Die Veranstalter der Proteste werfen Ministerpräsident Mariano Rajoy vor, mit seinen Sparmaßnahmen die Versprechen vor der Wahl im November 2011 gebrochen und damit die Wähler getäuscht zu haben.

Spaniens konservativer Regierungschef hatte bereits öffentlich erklärt, alle Wahlversprechen zu brechen, um das Land aus der Krise zu führen. Dazu zählte auch das Versprechen, die Mehrwertsteuer nicht anzuheben.
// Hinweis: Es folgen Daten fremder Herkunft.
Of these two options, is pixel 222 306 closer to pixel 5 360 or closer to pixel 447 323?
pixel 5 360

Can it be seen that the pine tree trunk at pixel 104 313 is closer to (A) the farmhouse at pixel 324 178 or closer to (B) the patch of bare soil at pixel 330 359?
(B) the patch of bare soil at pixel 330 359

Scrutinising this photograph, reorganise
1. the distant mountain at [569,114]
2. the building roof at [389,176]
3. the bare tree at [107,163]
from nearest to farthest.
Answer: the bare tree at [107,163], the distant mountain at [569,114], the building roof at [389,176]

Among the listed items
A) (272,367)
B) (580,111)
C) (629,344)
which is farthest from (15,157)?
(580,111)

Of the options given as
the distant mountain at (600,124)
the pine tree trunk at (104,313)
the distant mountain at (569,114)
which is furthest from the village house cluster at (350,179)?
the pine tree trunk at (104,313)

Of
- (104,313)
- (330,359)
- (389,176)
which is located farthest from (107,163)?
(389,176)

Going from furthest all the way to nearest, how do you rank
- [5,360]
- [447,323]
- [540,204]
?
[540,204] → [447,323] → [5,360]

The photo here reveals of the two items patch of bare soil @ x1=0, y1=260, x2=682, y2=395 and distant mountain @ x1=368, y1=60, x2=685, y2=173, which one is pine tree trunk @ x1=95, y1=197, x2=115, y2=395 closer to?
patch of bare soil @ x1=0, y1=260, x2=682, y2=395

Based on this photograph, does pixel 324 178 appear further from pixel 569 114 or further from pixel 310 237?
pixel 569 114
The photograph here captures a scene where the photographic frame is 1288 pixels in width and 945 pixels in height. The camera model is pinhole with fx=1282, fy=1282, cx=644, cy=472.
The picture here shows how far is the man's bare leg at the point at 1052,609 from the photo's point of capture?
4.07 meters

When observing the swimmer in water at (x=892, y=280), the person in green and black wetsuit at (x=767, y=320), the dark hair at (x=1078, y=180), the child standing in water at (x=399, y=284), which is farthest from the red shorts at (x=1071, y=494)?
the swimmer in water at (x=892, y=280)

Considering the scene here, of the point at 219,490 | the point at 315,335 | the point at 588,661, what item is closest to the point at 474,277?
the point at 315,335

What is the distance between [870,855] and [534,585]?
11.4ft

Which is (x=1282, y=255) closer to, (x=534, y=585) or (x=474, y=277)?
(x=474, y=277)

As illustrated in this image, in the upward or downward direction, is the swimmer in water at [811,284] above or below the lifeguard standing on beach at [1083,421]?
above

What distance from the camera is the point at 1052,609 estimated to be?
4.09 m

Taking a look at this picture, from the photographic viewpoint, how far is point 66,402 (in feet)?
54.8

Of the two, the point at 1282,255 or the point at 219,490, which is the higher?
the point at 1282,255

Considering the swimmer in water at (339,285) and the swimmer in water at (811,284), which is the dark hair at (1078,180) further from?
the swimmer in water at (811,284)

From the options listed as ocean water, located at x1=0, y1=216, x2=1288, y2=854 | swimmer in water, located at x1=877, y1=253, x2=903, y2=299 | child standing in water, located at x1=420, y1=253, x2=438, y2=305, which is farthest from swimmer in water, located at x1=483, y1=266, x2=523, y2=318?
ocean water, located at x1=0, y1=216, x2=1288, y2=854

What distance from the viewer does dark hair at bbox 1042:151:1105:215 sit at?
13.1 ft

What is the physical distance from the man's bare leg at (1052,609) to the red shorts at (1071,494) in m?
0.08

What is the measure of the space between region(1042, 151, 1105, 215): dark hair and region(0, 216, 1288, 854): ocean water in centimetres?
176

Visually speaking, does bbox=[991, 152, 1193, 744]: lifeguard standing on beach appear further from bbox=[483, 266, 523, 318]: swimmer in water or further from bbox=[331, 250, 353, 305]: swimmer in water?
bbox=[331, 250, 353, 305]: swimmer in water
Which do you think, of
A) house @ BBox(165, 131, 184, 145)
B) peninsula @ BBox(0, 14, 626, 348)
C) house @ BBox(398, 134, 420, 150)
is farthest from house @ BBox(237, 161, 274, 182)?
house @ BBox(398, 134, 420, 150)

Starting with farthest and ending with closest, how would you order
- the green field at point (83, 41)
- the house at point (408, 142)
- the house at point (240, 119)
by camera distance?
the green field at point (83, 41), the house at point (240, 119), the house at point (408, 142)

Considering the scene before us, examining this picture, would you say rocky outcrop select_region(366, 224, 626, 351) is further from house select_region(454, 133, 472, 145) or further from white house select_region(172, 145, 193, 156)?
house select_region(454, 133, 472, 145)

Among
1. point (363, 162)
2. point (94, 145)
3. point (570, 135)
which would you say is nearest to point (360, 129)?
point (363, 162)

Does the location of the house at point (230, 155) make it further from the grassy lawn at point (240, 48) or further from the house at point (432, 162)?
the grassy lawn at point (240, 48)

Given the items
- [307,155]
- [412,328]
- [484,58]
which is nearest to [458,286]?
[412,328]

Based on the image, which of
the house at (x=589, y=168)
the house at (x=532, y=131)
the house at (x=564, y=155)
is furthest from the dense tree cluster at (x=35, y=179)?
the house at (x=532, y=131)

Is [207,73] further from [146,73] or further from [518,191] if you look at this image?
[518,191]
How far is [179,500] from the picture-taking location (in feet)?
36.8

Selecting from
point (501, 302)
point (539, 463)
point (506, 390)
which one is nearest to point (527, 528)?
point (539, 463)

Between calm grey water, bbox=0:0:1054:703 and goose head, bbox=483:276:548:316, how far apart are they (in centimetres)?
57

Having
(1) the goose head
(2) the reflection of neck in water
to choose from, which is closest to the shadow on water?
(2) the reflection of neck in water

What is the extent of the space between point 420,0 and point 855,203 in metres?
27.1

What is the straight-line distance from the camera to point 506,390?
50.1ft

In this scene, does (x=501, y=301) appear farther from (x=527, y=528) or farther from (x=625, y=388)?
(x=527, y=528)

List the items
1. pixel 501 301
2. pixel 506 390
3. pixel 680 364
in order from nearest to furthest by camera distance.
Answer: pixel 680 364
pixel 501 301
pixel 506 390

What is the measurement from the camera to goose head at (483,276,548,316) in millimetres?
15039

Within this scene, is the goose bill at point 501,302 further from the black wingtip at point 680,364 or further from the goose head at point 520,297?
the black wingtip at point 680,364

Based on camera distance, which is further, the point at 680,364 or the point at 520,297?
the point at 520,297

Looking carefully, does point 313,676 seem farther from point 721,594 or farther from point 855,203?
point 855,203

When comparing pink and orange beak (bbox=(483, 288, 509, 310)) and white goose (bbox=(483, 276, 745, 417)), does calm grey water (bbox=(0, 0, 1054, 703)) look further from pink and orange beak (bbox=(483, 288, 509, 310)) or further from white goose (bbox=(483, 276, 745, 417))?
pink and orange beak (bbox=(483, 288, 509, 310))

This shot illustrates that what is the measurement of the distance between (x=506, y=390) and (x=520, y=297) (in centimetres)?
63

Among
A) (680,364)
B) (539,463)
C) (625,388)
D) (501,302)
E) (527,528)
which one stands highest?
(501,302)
Ein halbes Jahr nach der Wahl kündigte er die Anhebung der Steuer von 18 auf 21 Prozent an. „Die Umstände haben sich jedoch geändert, und ich muss mich dieser Realität anpassen“, erklärte Rajoy gegenüber der Öffentlichkeit.

Seitdem er im Juli die Reduzierung der Staatsausgaben um 65 Milliarden Euro verkündete, reißen die Proteste in dem iberischen Land nicht mehr ab. Ein immer größer werdender Anteil der Bevölkerung begreift, dass die Sparmaßnahmen nichts anderes als eine Umverteilung zugunsten des Finanzkapitals bedeuten.

„Madrid hat seinem Bankensektor bereits mit fast 60 Milliarden Euro unter die Arme gegriffen, eine Maßnahme, die bei immer mehr Spaniern angesichts des brutalen Sparkurs’ immer größere Wut auslöst“, schrieb die Welt Anfang Mai. „Denn dieselbe Summe, welche die Banken bekommen haben, will Rajoy in den kommenden zwei Jahren einsparen, um sich dem von Brüssel vorgegebenen Defizitziel von drei Prozent wieder zu nähern.“ (1)

Das Springer-Blatt wies auch auf eine Studie der Internationalen Arbeitsorganisation (ILO) hin, die betont, dass die Sparmaßnahmen der spanischen Regierung volkswirtschaftlich kontraproduktiv seien und weder zu Wachstum noch zu einer Entspannung des Arbeitsmarktes führten.

„Die einseitige Betonung von Sparmaßnahmen zumal in den Euroländern vertieft die Beschäftigungskrise und könnte Europa erneut in die Rezession bringen“, so ILO-Direktor  Raymond Torres. (2)

„Diese geplante Drosselung der Ausgaben seitens des Staates entspricht fast 3,5 Prozent des nominalen Bruttoinlandsproduktes (BIP) und dürfte in der Rückkopplung die spanische Rezession massiv verstärken. Die Priorität der Senkung der Staatsausgaben ist völlig kontraproduktiv und angesichts der wirtschaftlichen Lage völlig fehl am Platze“, schrieb Steffen Bogs, Betreiber des kritischen Wirtschaftsblogs Querschüsse, in Hintergrund. (3)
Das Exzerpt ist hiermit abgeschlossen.